▶ _Problem_
Reproduce verbatim the lines of the listing that run from the line containing "What is the distance" through the end of the listing, including both ends.

━━━━━ Data provided ━━━━━

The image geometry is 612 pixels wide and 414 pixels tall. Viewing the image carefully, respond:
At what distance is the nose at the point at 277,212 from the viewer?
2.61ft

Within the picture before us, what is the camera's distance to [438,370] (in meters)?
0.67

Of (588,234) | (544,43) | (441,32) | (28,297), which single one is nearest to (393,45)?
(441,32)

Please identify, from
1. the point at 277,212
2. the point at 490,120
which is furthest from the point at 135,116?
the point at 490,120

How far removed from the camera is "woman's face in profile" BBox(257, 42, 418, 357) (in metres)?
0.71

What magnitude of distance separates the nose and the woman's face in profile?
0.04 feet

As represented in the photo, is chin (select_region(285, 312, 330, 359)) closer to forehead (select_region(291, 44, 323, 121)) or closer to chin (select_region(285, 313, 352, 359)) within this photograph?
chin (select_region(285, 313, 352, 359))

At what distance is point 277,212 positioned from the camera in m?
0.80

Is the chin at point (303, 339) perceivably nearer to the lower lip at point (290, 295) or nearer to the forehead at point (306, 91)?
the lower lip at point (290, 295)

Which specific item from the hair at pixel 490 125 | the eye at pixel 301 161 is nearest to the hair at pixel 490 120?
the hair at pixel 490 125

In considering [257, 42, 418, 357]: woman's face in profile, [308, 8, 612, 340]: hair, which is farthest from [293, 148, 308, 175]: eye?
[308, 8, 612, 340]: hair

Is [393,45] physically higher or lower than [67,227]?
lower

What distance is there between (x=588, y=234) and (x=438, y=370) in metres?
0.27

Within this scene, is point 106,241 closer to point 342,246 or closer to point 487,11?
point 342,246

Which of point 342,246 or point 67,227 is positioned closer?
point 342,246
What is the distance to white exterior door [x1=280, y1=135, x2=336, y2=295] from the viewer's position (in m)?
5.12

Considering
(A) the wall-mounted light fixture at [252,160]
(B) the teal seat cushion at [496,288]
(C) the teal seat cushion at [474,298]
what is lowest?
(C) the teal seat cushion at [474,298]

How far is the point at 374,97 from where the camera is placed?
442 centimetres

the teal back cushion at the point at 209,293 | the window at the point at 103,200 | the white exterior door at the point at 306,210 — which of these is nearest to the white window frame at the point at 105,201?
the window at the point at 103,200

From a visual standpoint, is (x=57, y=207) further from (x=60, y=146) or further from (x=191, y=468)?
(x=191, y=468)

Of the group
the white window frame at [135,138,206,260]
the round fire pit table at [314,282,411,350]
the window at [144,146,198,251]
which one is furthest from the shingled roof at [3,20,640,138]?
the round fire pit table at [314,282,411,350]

━━━━━

▶ _Task response_
What is the distance to white exterior door [x1=280, y1=135, x2=336, y2=295] from the viewer's position (in m)?
5.12

Considering
(A) the wall-mounted light fixture at [252,160]
(B) the teal seat cushion at [496,288]
(C) the teal seat cushion at [474,298]
what is lowest?
(C) the teal seat cushion at [474,298]

How far is the point at 374,97 from where the camera is placed?
442 centimetres

the teal back cushion at the point at 209,293 | the window at the point at 103,200 | the white exterior door at the point at 306,210 — which of these is nearest to the white window frame at the point at 105,201?
the window at the point at 103,200

From a visual standpoint, is (x=57, y=207) further from (x=60, y=146) or further from (x=191, y=468)?
(x=191, y=468)

Of the group
the white window frame at [135,138,206,260]
the round fire pit table at [314,282,411,350]
the window at [144,146,198,251]
which one is furthest from the shingled roof at [3,20,640,138]?
the round fire pit table at [314,282,411,350]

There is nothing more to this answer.